[start PASSAGE PROVIDED]
United Gets Off Easy, Pays $2.4M Penalty For Using Planes To Chauffeur Airport Exec To Vacation Home

Image courtesy of (Jason Daniel Brown)

Last year, United Airlines CEO Jeff Smisek abruptly resigned amid a federal investigation into allegations that the airline had provided illegal special favors to an official in charge of Newark Liberty International Airport — including relaunching a route to South Carolina that just happened to be near a home owned by that official. United has now agreed to pay $2.4 million to settle a Securities and Exchange Commission investigation into these allegations — just a tiny portion of the financial benefit the airline received as a result of this back-room dealing.

The Securities and Exchange Act requires that United maintain a system of internal accounting controls sufficient to prevent the misuse of the airline’s assets, and that the airline’s books “accurately and fairly reflect” the transactions made by the airline.

However, five years ago — shortly after United acquired Continental Airlines and promoted Continental CEO Smisek to run the combined organization — the airline relaunched a route from Newark to Columbia, SC, even though United had already concluded that this particular route would be a money-loser. In fact, only two years earlier Continental had shut down the Columbia route because it made no financial sense.
[end PASSAGE PROVIDED]
§ WRITTEN INSTRUCTION 1
Copy out the rows word for word, from the line containing "At what distance" through the line containing "892, the standing", with both of those lines included.
§ WRITTEN INSTRUCTION 2
Continue the article on United's settlement over favors to the Newark airport official, starting right after its final sentence.
The rows that come next are unrelated to the article above.
[start EXERCISE INPUTS]
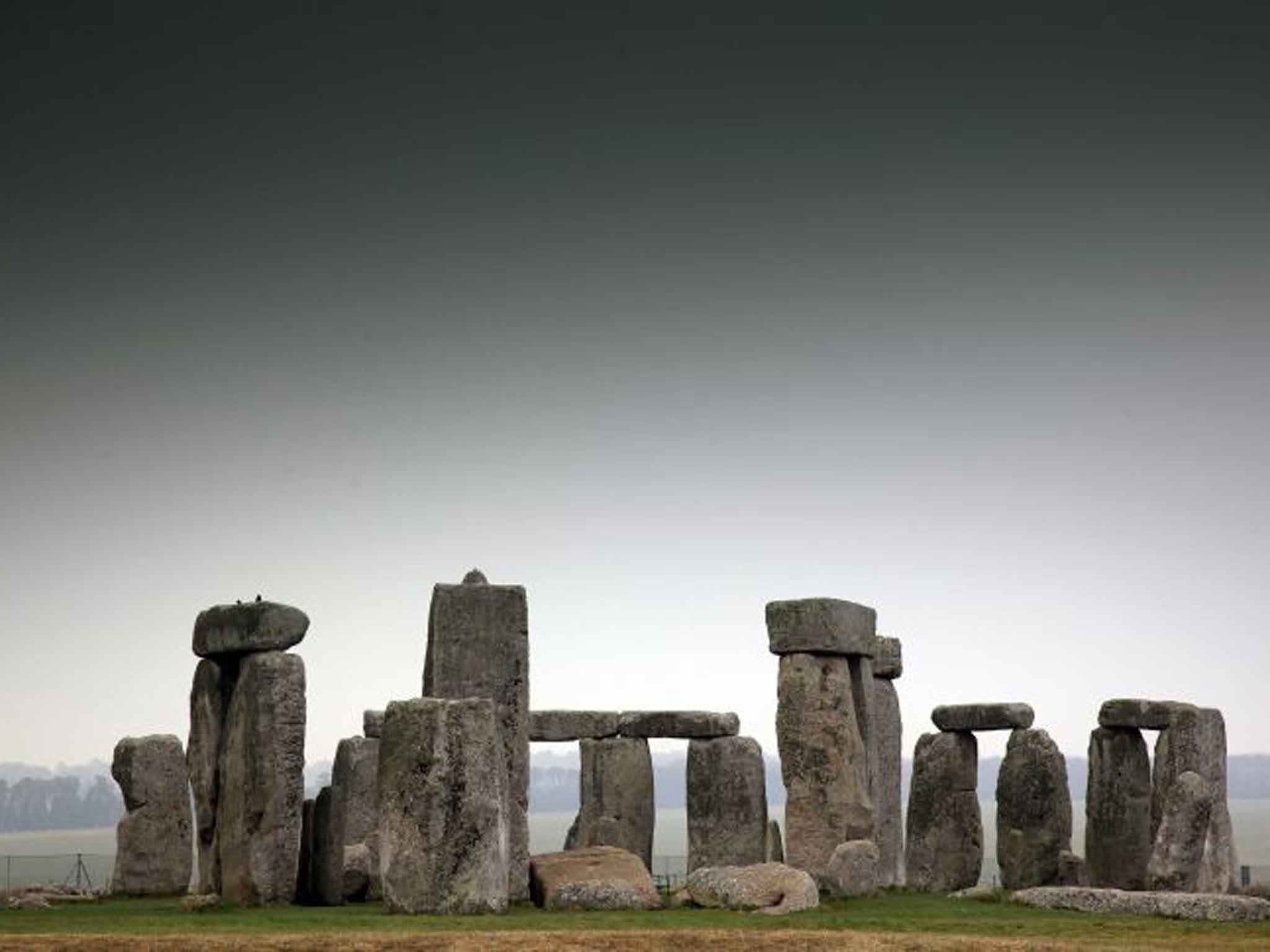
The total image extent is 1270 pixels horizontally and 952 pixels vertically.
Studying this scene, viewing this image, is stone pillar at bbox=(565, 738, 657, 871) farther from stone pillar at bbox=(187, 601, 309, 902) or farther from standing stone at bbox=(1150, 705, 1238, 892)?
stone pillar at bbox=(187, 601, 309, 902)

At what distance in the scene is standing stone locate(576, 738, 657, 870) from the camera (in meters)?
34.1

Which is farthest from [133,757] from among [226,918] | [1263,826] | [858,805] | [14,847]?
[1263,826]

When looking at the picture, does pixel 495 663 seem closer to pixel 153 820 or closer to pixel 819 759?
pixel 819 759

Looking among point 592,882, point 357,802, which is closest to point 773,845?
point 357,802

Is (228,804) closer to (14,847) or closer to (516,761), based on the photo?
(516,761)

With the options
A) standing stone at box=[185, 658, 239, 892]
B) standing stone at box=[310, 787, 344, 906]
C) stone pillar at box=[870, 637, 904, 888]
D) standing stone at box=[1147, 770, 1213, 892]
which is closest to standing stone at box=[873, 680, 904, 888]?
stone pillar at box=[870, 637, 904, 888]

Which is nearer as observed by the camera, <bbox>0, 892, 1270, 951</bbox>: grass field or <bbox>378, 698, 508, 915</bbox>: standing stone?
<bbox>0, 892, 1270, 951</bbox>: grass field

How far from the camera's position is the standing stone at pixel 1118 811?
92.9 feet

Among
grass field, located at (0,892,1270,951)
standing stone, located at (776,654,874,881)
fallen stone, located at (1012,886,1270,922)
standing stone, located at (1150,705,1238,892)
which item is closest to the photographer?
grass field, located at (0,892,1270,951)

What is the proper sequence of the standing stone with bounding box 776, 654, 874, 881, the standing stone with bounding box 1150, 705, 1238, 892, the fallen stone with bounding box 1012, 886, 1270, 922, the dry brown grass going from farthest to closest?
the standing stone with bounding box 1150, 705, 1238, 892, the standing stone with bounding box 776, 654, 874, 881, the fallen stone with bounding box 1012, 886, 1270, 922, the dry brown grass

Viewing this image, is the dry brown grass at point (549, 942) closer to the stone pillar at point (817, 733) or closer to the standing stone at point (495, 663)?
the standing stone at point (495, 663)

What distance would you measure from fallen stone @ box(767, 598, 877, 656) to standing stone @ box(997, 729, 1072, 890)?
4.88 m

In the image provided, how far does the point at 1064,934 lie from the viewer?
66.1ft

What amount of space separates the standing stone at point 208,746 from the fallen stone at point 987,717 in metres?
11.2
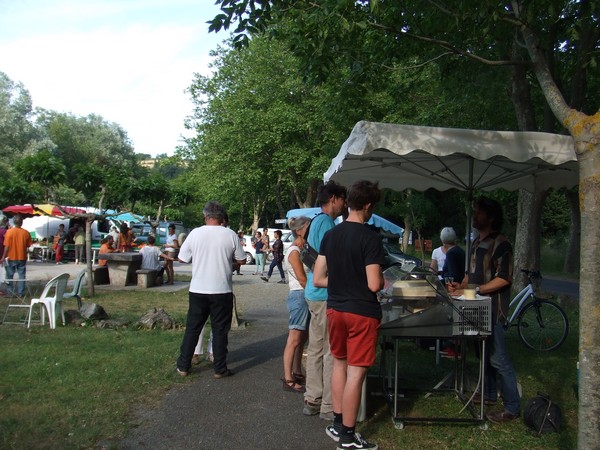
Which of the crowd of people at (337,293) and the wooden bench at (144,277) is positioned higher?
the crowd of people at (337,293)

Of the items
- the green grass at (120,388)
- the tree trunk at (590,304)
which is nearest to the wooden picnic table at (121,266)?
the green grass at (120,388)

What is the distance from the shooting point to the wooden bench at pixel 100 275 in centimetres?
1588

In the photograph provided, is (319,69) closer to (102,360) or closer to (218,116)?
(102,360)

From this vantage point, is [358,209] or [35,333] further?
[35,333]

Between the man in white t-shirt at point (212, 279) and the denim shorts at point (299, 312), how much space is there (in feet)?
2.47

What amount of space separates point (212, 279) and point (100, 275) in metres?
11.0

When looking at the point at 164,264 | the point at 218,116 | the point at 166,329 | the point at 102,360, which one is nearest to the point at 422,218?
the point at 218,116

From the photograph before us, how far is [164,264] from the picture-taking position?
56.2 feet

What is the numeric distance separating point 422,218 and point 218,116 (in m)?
[end EXERCISE INPUTS]
§ OUTPUT 1
At what distance in the scene is standing stone locate(576, 738, 657, 870) from the camera (in meters)?
34.1

Which is farthest from [133,757] from among [226,918] | [1263,826] | [858,805] | [14,847]?
[1263,826]

When looking at the picture, does pixel 495 663 seem closer to pixel 153 820 or closer to pixel 819 759?
pixel 819 759

Looking among point 592,882, point 357,802, which is closest to point 773,845?
point 357,802

Is (228,804) closer to (14,847) or closer to (516,761), based on the photo?
(516,761)

With the options
A) standing stone at box=[185, 658, 239, 892]
B) standing stone at box=[310, 787, 344, 906]
C) stone pillar at box=[870, 637, 904, 888]
D) standing stone at box=[1147, 770, 1213, 892]
which is closest to standing stone at box=[873, 680, 904, 888]?
stone pillar at box=[870, 637, 904, 888]

Which is nearer as observed by the camera, <bbox>0, 892, 1270, 951</bbox>: grass field or <bbox>378, 698, 508, 915</bbox>: standing stone?
<bbox>0, 892, 1270, 951</bbox>: grass field

How far from the camera's position is the standing stone at pixel 1118 811?
92.9 feet

Among
grass field, located at (0,892,1270,951)
standing stone, located at (776,654,874,881)
fallen stone, located at (1012,886,1270,922)
standing stone, located at (1150,705,1238,892)
which item is closest to the photographer?
grass field, located at (0,892,1270,951)

What is the proper sequence of the standing stone with bounding box 776, 654, 874, 881, the standing stone with bounding box 1150, 705, 1238, 892, the fallen stone with bounding box 1012, 886, 1270, 922, the dry brown grass going from farthest to closest?
the standing stone with bounding box 1150, 705, 1238, 892, the standing stone with bounding box 776, 654, 874, 881, the fallen stone with bounding box 1012, 886, 1270, 922, the dry brown grass

§ OUTPUT 2
So why did they do it? To get in the good graces of David Samson, who had at the time recently been named Chairman of the Port Authority of New York and New Jersey, the organization that operates Newark International.

Before the United/Continental merger, Continental had the largest presence of any single airline at the New Jersey airport. The combination of the two airlines only made Newark that much more important. According to the SEC, as soon as Samson stepped into his key role at the Port Authority in early 2011, he began to pressure United into offering this flight.

At the time, United was looking to lease land on Newark International property to operate a maintenance hangar that would save the airline millions of dollars. However, after United began to let Samson’s people know that the airline wasn’t going to relaunch the South Carolina route because it was a money-loser, the Port Authority Board removed the pending United lease from its agenda.

Shortly thereafter, Smisek personally approved the South Carolina flight without consulting legal or compliance personnel at the airline. That same day, the Port Authority Board approved the lease for the United hangar at Newark.

“The route provided Samson — who exercised authority and influence as a Port Authority official in matters affecting United’s business interests — with a more direct route to his house in South Carolina,” explains the SEC order [PDF] detailing the settlement.

Not only was the route tailored to give Samson ready access to his South Carolina home, says the SEC, but Smisek — sidestepping the airline’s normal approval processes — had this route scheduled based on Samson’s preference.

Samson has pleaded guilty to bribery in a federal criminal case, but United is actually getting out of this mini-scandal relatively unscathed.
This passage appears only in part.